Instructions:
[A] Rewrite the WebTrader paper, everything from "Application-level brokers provide" down to "they come online.", with "shirt" changed to "jacket".
[B] Answer these questions using the WebTrader paper:
(i) What is the street address of the Dallas office of Object Services and Consulting Inc.?
(ii) What kind of querying and indexing do current search engines support?
(iii) Which two feeder service types are given as examples for comparison shoppers?

Document segment:
-- Opening Marker --

WebTrader: Discovery and Programmed Access to Web-Based Services

Venu Vasudevan 1 and Tom Bannon 2
{venu, bannon}@objs.com
 1 Object Services and Consulting Inc., 1942 E. Todd Drive, Tempe, AZ 85283
2 Object Services and Consulting Inc., 5111 Purdue Ave., Dallas, TX 75209

Abstract


As more and more services become web-enabled, the web needs a service trading infrastructure to automate the discovery of and access to web services. Without this infrastructure, we are limited to accessing services in isolation via interactive front ends. An effective service discovery infrastructure will enable the construction of applications that are dynamic ecologies of web components. Platform specific traders have been implemented in AI and distributed object architectures, but are not capable of catering to the diversity of web service implementations. This paper describes the design and implementation of WebTrader, a trader that handles the heterogeneity, scalability and evolution in a web-based service market.

Keywords

web searching; agents; service discovery; web automation; trader; crawler;  metadata

1. Introduction

The web is rapidly transitioning from a document repository to an open service market supporting large numbers of globally accessible services. The transition is driven specifically by the growth of  e-commerce, and more generally by a push towards the web as a worldwide computational platform [Kini96, Vahd98]. Web services are currently accessed interactively and in isolation via web page front-ends, as the web lacks an  infrastructure to support service discovery and programmed access. The addition of a service discovery and access service (a.k.a. trader) [OMG96, Deck97] will enable complex applications to be architected as dynamic ecologies of interacting web agents.

While traders resemble document search engines in that they address a search problem, document search engines are inadequate to solve the service search problem for several reasons.  Current search engines support keyword-based querying and indexing of information. Keyword-based service descriptions cannot capture such aspects of service delivery as location, access methods, access semantics, information quality and cost. Secondly, search engines are designed for human interaction, and do not allow client programs to specify the distance functions and filtering criteria to be used in soft matchmaking.  Lastly, the impact of outdated index information is more serious in the case of service trades than it is on document searches. For instance, outdated cost information about a service can cause a client to pay more than anticipated for a service. Document search engines do not provide any means for a client to specify the quality and certification level of the index information it wants to use in a service search. These are some reasons why service discovery needs a specialized search tool.

A number of applications can benefit from a service discovery framework such as that provided by a web trader.   To consider just a few:

Application-Level Brokers

Application-level brokers provide value-added services that are layered over "feeder" services. Instances of such brokers include comparison shoppers [Junglee, Entry Shopper] that search several instances of the same feeder service type (e.g. an online shop, mortgage provider etc.) to find the cheapest shirt or the best mortgage rate. Application brokers might bridge instances of dissimilar services  (e.g. a stock technical analysis service and a stock insider trading service) and compose the retrieved information to provide a value-added capability (in this case, to recommend a "screen" of suitable stocks to purchase). Application-level brokers require traders to gain programmed access to appropriate feeder services, and to be able to discover new instances of feeder services as they come online.

-- Closing Marker --

Page-level text extractions

-- Opening Marker --

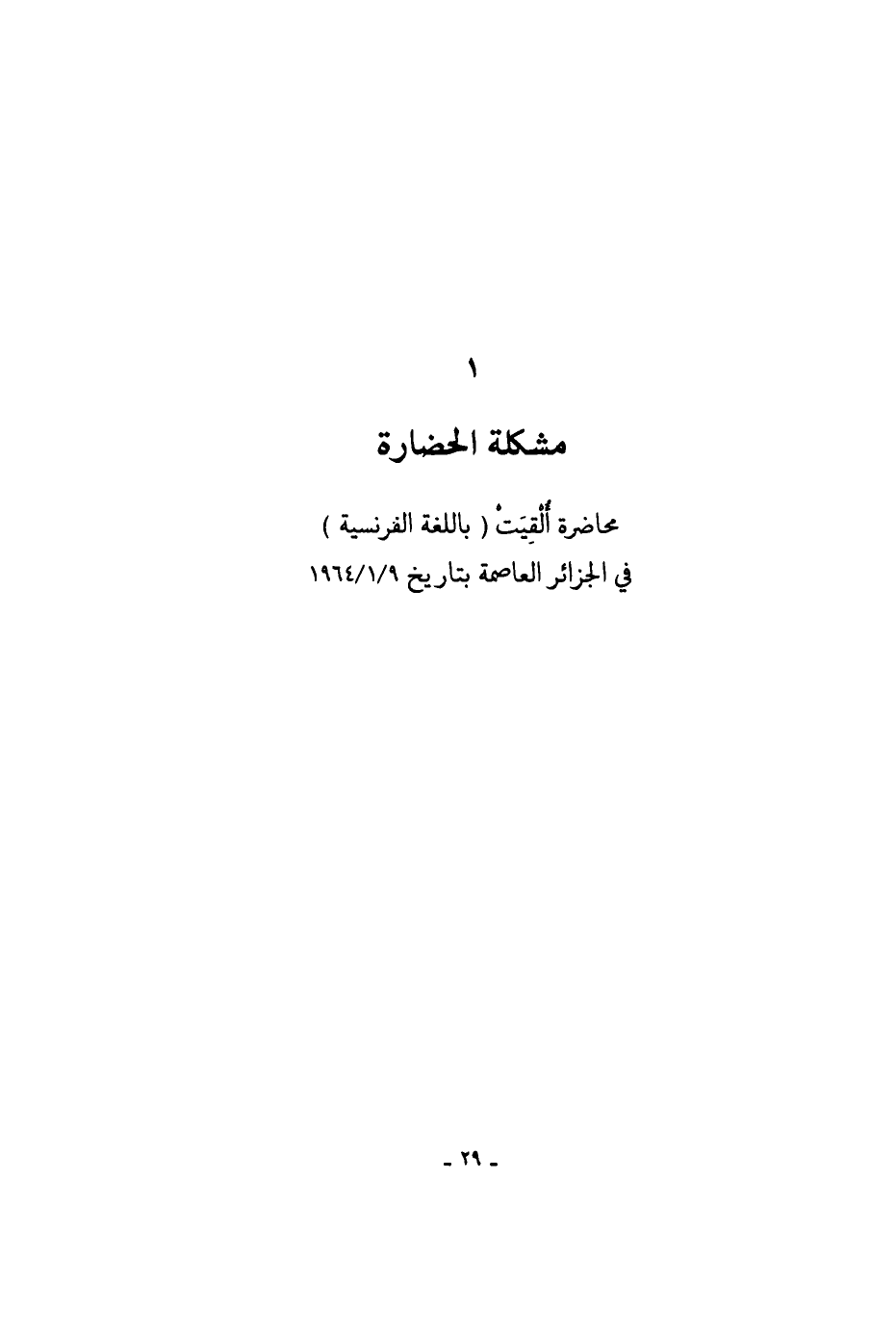 ١

مشكلة الحضارة

محاضرة أُلْقِيَتْ ( باللغة الفرنسية )
في الجزائر العاصمة بتاريخ ١٩٦٤/١/٩

- ٢٩ -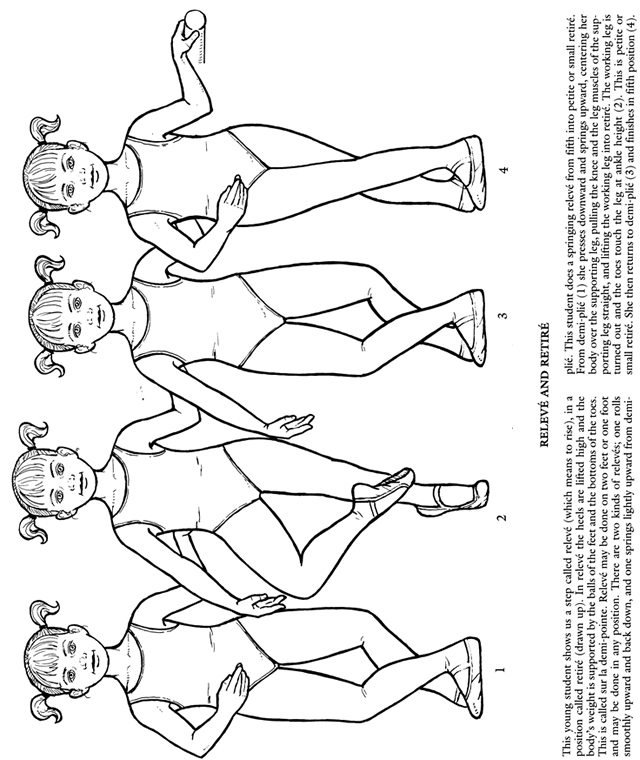 1

2

3

4

RELEVÉ AND RETIRÉ

This young student shows us a step called relevé (which means to rise), in a position called retiré (drawn up). In relevé the heels are lifted high and the body's weight is supported by the balls of the feet and the bottoms of the toes. This is called sur la demi-pointe. Relevé may be done on two feet or one foot and may be done in any position. There are two kinds of relevés; one rolls smoothly upward and back down, and one springs lightly upward from demi-plié. This student does a springing relevé from fifth into petite or small retiré. From demi-plié (1) she presses downward and springs upward, centering her body over the supporting leg, pulling the knee and the leg muscles of the supporting leg straight, and lifting the working leg into retiré. The working leg is turned out and the toes touch the leg at ankle height (2). This is petite or small retiré. She then returns to demi-plié (3) and finishes in fifth position (4).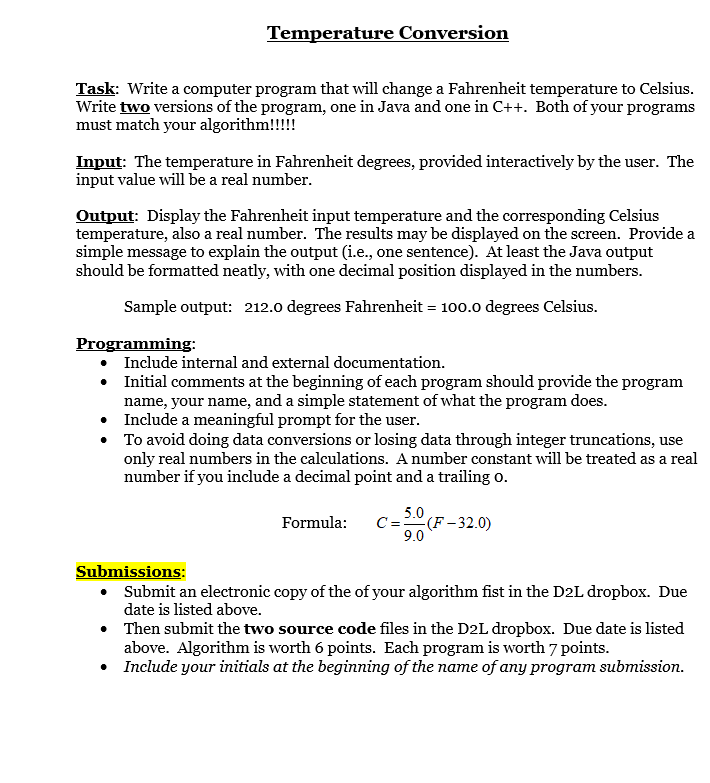 Temperature Conversion

Task: Write a computer program that will change a Fahrenheit temperature to Celsius. Write two versions of the program, one in Java and one in C++. Both of your programs must match your algorithm!!!!!

Input: The temperature in Fahrenheit degrees, provided interactively by the user. The input value will be a real number.

Output: Display the Fahrenheit input temperature and the corresponding Celsius temperature, also a real number. The results may be displayed on the screen. Provide a simple message to explain the output (i.e., one sentence). At least the Java output should be formatted neatly, with one decimal position displayed in the numbers.

Sample output: 212.0 degrees Fahrenheit = 100.0 degrees Celsius.

Programming:
• Include internal and external documentation.
• Initial comments at the beginning of each program should provide the program name, your name, and a simple statement of what the program does.
• Include a meaningful prompt for the user.
• To avoid doing data conversions or losing data through integer truncations, use only real numbers in the calculations. A number constant will be treated as a real number if you include a decimal point and a trailing 0.

Formula: $C = \frac{5.0}{9.0}(F - 32.0)$

Submissions:
• Submit an electronic copy of the of your algorithm fist in the D2L dropbox. Due date is listed above.
• Then submit the two source code files in the D2L dropbox. Due date is listed above. Algorithm is worth 6 points. Each program is worth 7 points.
• Include your initials at the beginning of the name of any program submission.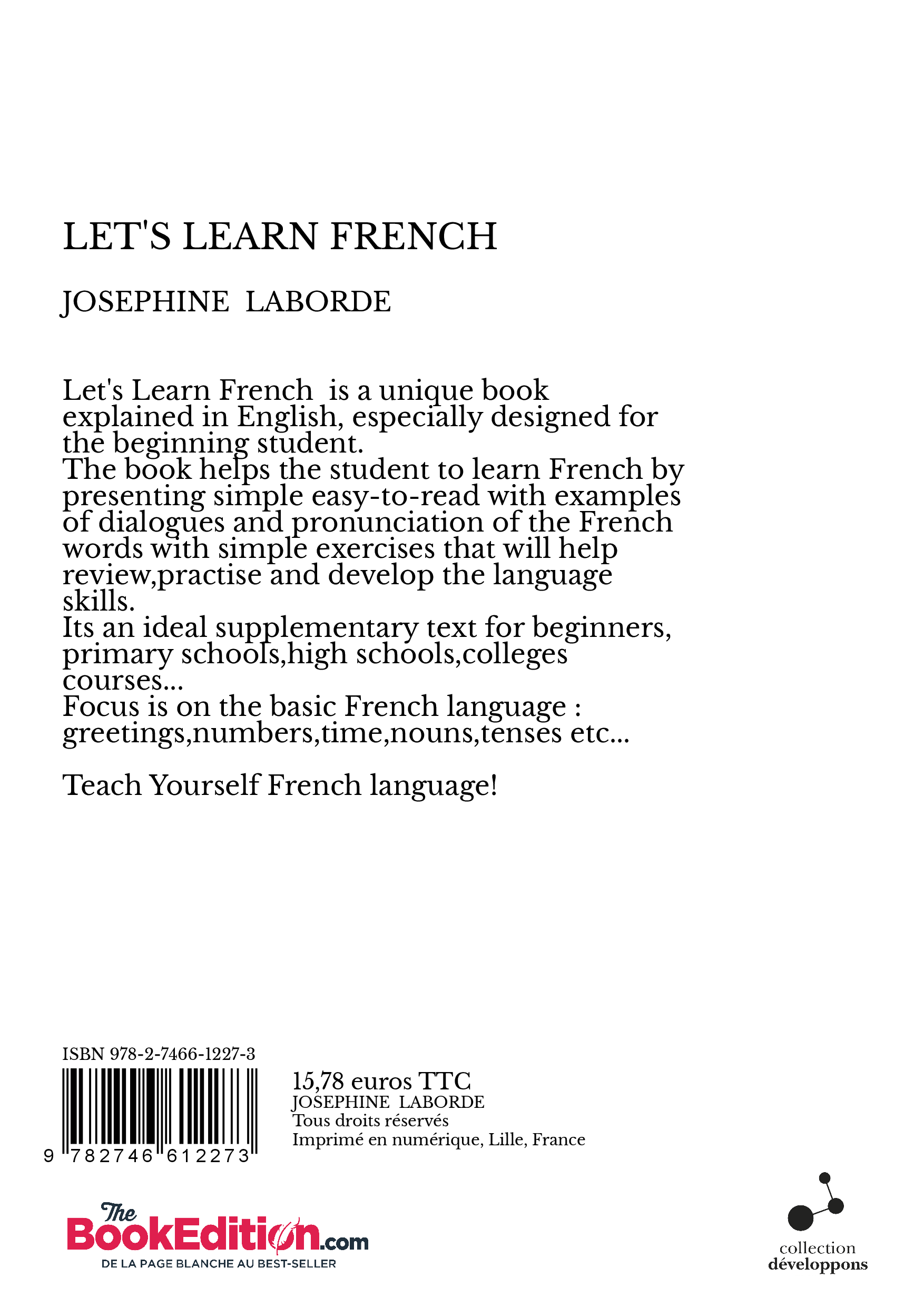 LET'S LEARN FRENCH

JOSEPHINE LABORDE

Let's Learn French is a unique book explained in English, especially designed for the beginning student.
The book helps the student to learn French by presenting simple easy-to-read with examples of dialogues and pronunciation of the French words with simple exercises that will help review,practise and develop the language skills.
Its an ideal supplementary text for beginners, primary schools,high schools,colleges courses...
Focus is on the basic French language : greetings,numbers,time,nouns,tenses etc...

Teach Yourself French language!

ISBN 978-2-7466-1227-3

9 782746 612273

15,78 euros TTC
JOSEPHINE LABORDE
Tous droits réservés
Imprimé en numérique, Lille, France

The BookEdition.com
DE LA PAGE BLANCHE AU BEST-SELLER

collection
développons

-- Closing Marker --

Results of the exercise:
[A]
Application-level brokers provide value-added services that are layered over "feeder" services. Instances of such brokers include comparison shoppers [Junglee, Entry Shopper] that search several instances of the same feeder service type (e.g. an online shop, mortgage provider etc.) to find the cheapest jacket or the best mortgage rate. Application brokers might bridge instances of dissimilar services  (e.g. a stock technical analysis service and a stock insider trading service) and compose the retrieved information to provide a value-added capability (in this case, to recommend a "screen" of suitable stocks to purchase). Application-level brokers require traders to gain programmed access to appropriate feeder services, and to be able to discover new instances of feeder services as they come online.

[B]
(i) 5111 Purdue Ave., Dallas, TX 75209
(ii) Keyword-based querying and indexing of information
(iii) An online shop and a mortgage provider